Screenshot of the crazy 8s canvas
To see the participants' UI perference without abstract concepts, we used a canvas which had a set of UI components for the participants to make their design ideas visualized.
Screenshot of ideation sketching co-creation
To ensure that we are on the same page regarding the result of each group, we invited the participants to share their ideation sketching and made further discussion if needed.
Screenshot of ideation sketching co-creation
After two meetings with the engineers for modifying the flow chart, we ended up using this version of UX flow as the reference when drawing the wirefarme.
UX flow chart of CScloud
Based on the previous information, I made this wireframe after three revisions.
Wireframe of CScloud
The UI design was our final solution which were already shown on the upper part of this page. I made it an interactive prototype with the help of Figma.
CScloud Demo
The stakeholders were glad that our design met both the users' and their goals. Moreover, they are willing to make iterations if needed. As for the real-world impact, since the platform is still developing now, it will be seen in 2-3 months.

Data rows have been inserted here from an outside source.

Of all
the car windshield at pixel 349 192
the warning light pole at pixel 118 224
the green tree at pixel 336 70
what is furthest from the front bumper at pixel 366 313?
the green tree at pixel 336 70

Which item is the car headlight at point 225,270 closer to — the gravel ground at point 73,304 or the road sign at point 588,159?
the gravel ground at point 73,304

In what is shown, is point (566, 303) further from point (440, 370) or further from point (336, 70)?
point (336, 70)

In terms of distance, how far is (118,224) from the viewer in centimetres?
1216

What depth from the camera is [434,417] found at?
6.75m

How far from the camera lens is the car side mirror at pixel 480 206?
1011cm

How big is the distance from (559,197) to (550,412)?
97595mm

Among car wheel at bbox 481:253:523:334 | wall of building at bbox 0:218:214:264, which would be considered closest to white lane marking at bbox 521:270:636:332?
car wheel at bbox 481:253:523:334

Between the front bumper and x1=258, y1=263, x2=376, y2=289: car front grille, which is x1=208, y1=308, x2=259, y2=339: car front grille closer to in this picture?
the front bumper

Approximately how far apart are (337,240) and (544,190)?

It was my first time designing with web-hosting knowhow. Thus, I still had a lot to improve. Below were my reflections that push me to do better in the future!
First of all, in user interviewing, the note taker and I was not familiar with IT knowledge so we lost some user data. Although we tried to compensate it by asking the engineers afterward, it wasn't good enough. On this issue, my refIection was that I could learn more technical terms beforehand, and the note taker could be the one with IT background if possible.
Secondly, we aimed too high at the outcome of workshop. We initially wanted to get not only the ideas for HMW solutions but also UI suggestions. It ended up breaking the flow of our workshop because the result of "step 2 - Crazy 8s" was not really directly correlated with "step 3 - Ideation Sketching." My reflection was only focusing on one issue in one workshop.
Last but not least, we haven't made RWD for mobile phones. For those who want to monitor their services without computers, it's nice to have a mobile version for them to access the platform.